- Episode no.: Season 2 Episode 6
- Directed by: Dominic Polcino
- Written by: Dan Guterman
- Original air date: August 30, 2015
- Running time: 23 minutes

Guest appearances
- Stephen Colbert as Zeep Xanflorp; Nathan Fielder as Kyle; Alan Tudyk as Chris;

Episode chronology
| ← Previous "Get Schwifty" | Next → "Big Trouble in Little Sanchez" |
- Rick and Morty (season 2)

= The Ricks Must Be Crazy =

"The Ricks Must Be Crazy" is the sixth episode in the second season of the American animated television sitcom Rick and Morty, and the seventeenth overall episode in the series. Written by Dan Guterman and directed by Dominic Polcino, the episode first aired on Adult Swim in the United States on August 30, 2015. The title of the episode is a reference to the 1980 film The Gods Must Be Crazy.

In the episode, Rick and Morty go inside Rick's microverse car battery, an entire verse that generates electricity to power Rick's car, unbeknown to the citizens of the microverse. Zeep Xanflorp, a scientist in the microverse, creates his own microverse, thus stopping the flow of energy to Rick's car. The episode largely takes place in Zeep's microverse, with Rick, Morty and Zeep attempting to escape it.

==Plot==
On a trip to an alternate dimension, Rick, Morty, and Summer discover that Rick's car battery is malfunctioning. Rick takes Morty inside the car battery to repair it and leaves Summer waiting in the car, instructing it to "Keep Summer safe." Morty discovers that the car battery is actually a microverse battery, containing an entire universe to supply power to the car. Rick gave "gooble box" technology to an intelligent species to generate electricity, but unbeknownst to them he takes a majority of the generated power. This leads Morty to question Rick's ethics, calling it "slavery with extra steps".

Rick and Morty discover that a scientist and microverse citizen named Zeep Xanflorp (Stephen Colbert) has made his own 'miniverse', which renders gooble boxes obsolete. Rick, Morty and Zeep enter the miniverse, and discover that Kyle, a scientist living in Zeep's battery, is also working on his own 'teenyverse', which Morty and the three scientists enter.

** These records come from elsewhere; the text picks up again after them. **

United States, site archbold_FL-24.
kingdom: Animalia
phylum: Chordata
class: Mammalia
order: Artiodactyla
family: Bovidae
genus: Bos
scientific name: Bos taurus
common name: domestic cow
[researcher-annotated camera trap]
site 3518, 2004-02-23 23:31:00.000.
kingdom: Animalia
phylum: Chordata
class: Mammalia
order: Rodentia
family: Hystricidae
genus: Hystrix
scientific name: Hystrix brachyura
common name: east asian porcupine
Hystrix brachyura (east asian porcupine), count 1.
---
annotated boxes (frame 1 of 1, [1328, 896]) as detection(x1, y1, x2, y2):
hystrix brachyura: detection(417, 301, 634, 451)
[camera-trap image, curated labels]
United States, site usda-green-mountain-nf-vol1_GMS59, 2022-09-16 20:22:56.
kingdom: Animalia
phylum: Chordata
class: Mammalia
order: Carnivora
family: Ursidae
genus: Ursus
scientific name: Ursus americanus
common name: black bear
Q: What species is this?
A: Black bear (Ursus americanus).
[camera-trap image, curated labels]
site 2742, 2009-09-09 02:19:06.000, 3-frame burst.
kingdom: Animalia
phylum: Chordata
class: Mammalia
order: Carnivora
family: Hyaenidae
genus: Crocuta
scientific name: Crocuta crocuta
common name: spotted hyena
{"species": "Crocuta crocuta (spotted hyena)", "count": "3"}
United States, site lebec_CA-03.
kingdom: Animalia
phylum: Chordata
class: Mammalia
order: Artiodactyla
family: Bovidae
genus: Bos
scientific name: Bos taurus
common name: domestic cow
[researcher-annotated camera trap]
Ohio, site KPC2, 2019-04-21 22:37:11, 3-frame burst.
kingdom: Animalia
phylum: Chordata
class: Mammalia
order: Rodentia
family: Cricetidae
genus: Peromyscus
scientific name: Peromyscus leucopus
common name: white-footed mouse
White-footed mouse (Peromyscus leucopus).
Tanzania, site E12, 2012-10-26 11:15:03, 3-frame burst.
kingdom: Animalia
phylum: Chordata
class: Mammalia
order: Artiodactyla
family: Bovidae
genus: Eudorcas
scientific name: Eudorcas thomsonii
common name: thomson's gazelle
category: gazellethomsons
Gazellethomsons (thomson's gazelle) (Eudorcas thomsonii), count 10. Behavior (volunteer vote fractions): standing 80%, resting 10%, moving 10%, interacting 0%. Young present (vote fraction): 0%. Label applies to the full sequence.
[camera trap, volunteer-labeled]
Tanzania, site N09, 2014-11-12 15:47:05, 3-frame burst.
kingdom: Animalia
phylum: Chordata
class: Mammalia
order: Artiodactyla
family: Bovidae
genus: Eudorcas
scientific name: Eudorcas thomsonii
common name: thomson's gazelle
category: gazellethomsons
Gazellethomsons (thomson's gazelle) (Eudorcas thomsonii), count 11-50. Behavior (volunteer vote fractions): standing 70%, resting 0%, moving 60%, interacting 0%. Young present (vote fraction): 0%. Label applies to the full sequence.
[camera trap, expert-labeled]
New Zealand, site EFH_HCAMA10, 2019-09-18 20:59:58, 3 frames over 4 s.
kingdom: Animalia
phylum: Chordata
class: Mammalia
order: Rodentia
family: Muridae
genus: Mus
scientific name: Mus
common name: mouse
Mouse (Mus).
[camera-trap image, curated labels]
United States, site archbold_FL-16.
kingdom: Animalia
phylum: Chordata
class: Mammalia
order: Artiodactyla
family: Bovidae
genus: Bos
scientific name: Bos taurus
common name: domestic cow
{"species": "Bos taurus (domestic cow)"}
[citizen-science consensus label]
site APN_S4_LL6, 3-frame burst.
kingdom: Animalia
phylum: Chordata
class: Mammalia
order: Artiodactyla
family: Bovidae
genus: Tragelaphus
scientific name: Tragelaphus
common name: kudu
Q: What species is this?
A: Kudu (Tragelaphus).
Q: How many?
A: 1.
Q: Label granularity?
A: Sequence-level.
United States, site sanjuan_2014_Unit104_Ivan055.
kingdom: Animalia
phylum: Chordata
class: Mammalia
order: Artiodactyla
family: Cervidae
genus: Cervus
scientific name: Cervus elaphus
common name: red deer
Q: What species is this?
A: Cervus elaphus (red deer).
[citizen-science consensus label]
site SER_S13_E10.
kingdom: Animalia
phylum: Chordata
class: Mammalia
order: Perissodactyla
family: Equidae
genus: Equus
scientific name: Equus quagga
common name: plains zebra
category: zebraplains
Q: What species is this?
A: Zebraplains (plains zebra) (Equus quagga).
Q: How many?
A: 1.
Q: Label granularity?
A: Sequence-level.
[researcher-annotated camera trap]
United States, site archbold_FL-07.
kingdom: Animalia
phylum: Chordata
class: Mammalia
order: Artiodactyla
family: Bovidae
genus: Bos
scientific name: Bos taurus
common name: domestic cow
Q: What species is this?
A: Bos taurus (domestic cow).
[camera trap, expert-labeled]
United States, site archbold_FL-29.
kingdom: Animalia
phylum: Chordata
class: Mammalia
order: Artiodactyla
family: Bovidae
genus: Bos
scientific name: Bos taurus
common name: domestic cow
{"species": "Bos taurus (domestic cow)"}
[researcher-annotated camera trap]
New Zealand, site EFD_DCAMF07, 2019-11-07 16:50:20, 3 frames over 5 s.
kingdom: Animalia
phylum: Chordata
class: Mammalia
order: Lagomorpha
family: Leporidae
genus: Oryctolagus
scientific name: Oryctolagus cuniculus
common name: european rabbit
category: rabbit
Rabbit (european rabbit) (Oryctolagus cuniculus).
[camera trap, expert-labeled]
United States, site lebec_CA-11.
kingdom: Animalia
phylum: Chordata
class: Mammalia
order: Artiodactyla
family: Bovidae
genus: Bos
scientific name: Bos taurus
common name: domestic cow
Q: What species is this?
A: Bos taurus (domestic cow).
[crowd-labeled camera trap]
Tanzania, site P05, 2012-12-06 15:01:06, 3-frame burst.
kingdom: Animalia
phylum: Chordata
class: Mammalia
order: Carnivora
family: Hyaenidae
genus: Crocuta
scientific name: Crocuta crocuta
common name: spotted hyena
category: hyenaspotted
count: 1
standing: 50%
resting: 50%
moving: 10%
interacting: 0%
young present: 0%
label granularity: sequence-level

Once both Zeep and Kyle discover that they are slaves born to make electricity, Zeep attacks Rick in a rage including asking if a god created Rick's universe too which Rick denies due to his Atheism. During the struggle, Kyle commits suicide using his spaceship, leaving Rick, Morty, and Zeep stranded in the teenyverse.

Several months later (in teenyverse time), Morty forces Rick and Zeep to put aside their differences and create a way to get back to Zeep's world. When they get back however, Zeep attempts to kill Rick and Morty. Rick kills two birds with one stone when he destroys Zeep's miniverse and in the process Kyle's teenyverse, and after a brawl Rick ultimately defeats him. Rick and Morty safely return to their universe, while Zeep realises he must stop his experimentation with miniverse technology and return to gooble boxes, or else Rick will throw away the battery and destroy his world.

Back in the parking lot, Rick's car uses extreme defensive tactics, including dicing up a person, paralysation and psychological torture, to keep Summer safe from various assailants. While a horrified Summer attempts to stop the car from hurting anyone, an escalating standoff ensues between the parked car and the police and military. Upon Summer's continued demand, the car forgoes physical and psychological violence and instead escapes the situation by engineering a peace treaty between the planet's two warring factions, humans and telepathic giant spiders, in return for guaranteed safety.

Rick, Morty, and Summer go to an ice cream shop on the same planet. Rick complains that his ice cream is full of flies, to which the waitress responds that as a result of the treaty ice cream is now for everyone, no matter how many legs. Rick accuses Summer and berates her for ruining ice cream.

In a post-credits scene, Morty is in class and gets turned into a car.

==Reception==
"The Ricks Must Be Crazy" has received critical acclaim. Joe Matar of Den of Geek gave the episode a 5/5 rating, saying that "This is a fantastic episode that takes Rick and Morty’s established tropes and plays with them in really fun ways." Stacey Taylor of Geek Syndicate gave the episode a 4/5 rating, saying that "The Ricks Must Be Crazy is an almost perfect episode, with the laughs coming thick and fast but serving not to downplay the death, or the dark and disturbing sequences, but more to compliment them." Jesse Schedeen of IGN gave the episode an 8.8 out of 10 rating, saying that "This week's episode didn't quite reach the heights this show is capable of, but it was an all-around entertaining installment." Zack Handlen of The A.V. Club gave the episode an A− rating, noting that "What makes Rick such a fascinating anti-hero is that the more we see of the realities of this show, the less he seems like an “anti-hero” at all."